Crows and some of their relatives, including ravens, jays, and magpies (there are more than 120 species in the crow family), even seem to understand some basic concepts in physics. In controlled tests, they have been confronted with the problem of getting food floating in containers that are too small to fit their bills in. In a short time, they figure out that if they drop pebbles through the neck of the vessel, they can raise the water level until they can grab the food. This goes way beyond the comprehension of physics in any other animals other than man. They will also modify tools. Given lengths of wire and seemingly inaccessible food, they will quickly bend the wire to form a hook, if that’s what it takes to get what they want.

The fact that some birds are incredibly good at solving novel problems using tools, and the fact that birds are the last of the dinosaurs (modern zoologists regard them as avian dinosaurs), tells us that dinosaurs may have been much more intelligent than we previously thought.

What makes humans different?

Humans are the quintessential tool users. There are at least three important differences between tool use by humans and tool use by animals.

1. Unless more evidence comes in, humans are the only animals to kill members of their own species with tools. Although chimpanzees use spears to hunt, they don’t use them against each other and though they hurl sticks and stones at other troops it’s apparently only for intimidation.

2. While some animals use a few tools, humans use an immense variety of them, and apparently did so in prehistoric times. The breadth and frequency of our tool use and the frequency with which we modify objects to use them as tools is probably greater than that of all other animals combined.

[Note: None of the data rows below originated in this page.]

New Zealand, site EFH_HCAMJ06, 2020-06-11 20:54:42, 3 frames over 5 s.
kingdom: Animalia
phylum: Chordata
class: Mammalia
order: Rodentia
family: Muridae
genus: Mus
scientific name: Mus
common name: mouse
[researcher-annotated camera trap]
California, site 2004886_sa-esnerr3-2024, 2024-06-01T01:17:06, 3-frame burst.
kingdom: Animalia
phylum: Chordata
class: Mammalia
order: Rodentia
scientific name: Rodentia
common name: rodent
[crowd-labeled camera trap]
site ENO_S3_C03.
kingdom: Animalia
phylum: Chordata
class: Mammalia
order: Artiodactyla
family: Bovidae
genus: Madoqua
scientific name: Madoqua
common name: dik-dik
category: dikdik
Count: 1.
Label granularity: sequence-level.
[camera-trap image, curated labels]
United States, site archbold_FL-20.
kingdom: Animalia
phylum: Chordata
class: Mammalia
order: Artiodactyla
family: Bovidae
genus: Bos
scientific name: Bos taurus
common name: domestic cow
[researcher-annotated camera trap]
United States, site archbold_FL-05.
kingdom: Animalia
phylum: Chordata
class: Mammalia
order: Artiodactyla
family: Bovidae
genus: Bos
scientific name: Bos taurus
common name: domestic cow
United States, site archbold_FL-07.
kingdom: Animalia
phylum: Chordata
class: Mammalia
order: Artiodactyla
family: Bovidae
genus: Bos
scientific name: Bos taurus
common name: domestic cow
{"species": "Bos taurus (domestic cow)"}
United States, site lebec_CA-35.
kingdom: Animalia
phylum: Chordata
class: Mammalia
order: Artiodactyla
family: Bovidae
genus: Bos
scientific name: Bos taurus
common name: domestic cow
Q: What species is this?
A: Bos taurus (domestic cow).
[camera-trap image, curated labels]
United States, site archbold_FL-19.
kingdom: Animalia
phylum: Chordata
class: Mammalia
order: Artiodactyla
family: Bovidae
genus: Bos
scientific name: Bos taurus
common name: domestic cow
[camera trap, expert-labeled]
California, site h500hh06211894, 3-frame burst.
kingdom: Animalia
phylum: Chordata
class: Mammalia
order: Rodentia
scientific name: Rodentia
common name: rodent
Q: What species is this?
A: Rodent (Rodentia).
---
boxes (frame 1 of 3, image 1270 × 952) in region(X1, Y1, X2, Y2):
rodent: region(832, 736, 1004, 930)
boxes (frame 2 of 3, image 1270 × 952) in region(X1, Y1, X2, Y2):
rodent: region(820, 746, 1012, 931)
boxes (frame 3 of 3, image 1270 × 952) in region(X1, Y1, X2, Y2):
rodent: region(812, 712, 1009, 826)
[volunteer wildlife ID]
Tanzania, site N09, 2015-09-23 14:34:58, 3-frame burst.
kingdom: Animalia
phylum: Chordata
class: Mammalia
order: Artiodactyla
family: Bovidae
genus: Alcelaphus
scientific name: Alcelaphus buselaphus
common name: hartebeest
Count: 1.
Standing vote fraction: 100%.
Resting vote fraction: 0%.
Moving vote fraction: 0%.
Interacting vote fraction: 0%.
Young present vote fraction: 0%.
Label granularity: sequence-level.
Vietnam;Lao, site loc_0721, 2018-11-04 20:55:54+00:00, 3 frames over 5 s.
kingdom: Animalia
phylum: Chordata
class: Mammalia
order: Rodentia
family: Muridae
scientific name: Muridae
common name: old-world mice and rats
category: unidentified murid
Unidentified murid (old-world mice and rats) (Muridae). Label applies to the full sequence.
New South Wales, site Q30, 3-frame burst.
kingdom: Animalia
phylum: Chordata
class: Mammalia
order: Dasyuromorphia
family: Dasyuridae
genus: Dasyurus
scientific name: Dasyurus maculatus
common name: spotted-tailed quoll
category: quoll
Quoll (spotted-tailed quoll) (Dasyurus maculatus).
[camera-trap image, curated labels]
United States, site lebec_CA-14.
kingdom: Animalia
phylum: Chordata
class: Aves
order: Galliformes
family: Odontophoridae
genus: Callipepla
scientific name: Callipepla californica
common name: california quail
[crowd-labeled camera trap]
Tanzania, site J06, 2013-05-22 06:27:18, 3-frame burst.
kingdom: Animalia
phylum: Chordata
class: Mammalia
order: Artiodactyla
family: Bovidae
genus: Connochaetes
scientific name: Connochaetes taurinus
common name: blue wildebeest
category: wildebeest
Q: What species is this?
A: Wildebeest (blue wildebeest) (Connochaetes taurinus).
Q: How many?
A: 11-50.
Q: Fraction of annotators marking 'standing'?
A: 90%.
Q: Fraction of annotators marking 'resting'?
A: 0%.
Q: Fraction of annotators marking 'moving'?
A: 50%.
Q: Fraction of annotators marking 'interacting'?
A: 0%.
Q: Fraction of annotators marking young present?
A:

3. Until contrary evidence emerges that says differently, the most important thing humans do with tools, and it seems to lie beyond the understanding of other animals, is that we use tools to make other tools. It may not sound like much, but it’s the very basis of civilization and it is a mental leap we haven’t seen in other animals. Without our tools-to-make-other-tools brain, the most basic inventions of humanity would be impossible. Fire is a tool, but we had to invent tools to make fire at will. Clothes are a tool, and humans invented bone and ivory needles to make clothes fit well and had to make yet other tools to make the needles. Humans had to invent a whole array of tools just to make “simple” bows and arrows. Writing is a tool that was invented by, of all people, accountants in the Middle East. But first clay had to be made to make surfaces on which to write. Later, paper, pens, etc. The scope and complexity of tool use comes so readily to us, but it has mind-boggling consequences. It made us the dominant life form on this planet.

When did it start?

Tool use by the earliest of our ancestors goes back at least 3.3 million years, to the australopithecines, one of the ancestors of the genus Homo, the genus to which modern humans belong. How our brains evolved to solve these problems is part of an ongoing debate among scientists. Many believe that for our brain to evolve into a tool-using brain, our hands had to evolve with it. Without our tool-using brain, our hands would not have evolved to have their unique tool-using grip, and without these human hands, our brains would not have had any reason to evolve to manipulate tools.

Extraterrestrials

No other animal on this planet uses tools the way humans do. In particular, none use them to make other tools — a cornerstone of civilization.

The Search for Extraterrestrial Intelligence, has been scouring the skies for decades hoping to intercept messages from other civilizations that may exist in our galaxy. If they ever find one, the senders may resemble “one-eyed, one-horned, flyin’ purple people eaters,” but a trait they will have to have in common with humans is that they, too, will have to use tools to make other tools. Otherwise, we’re never going to hear from them.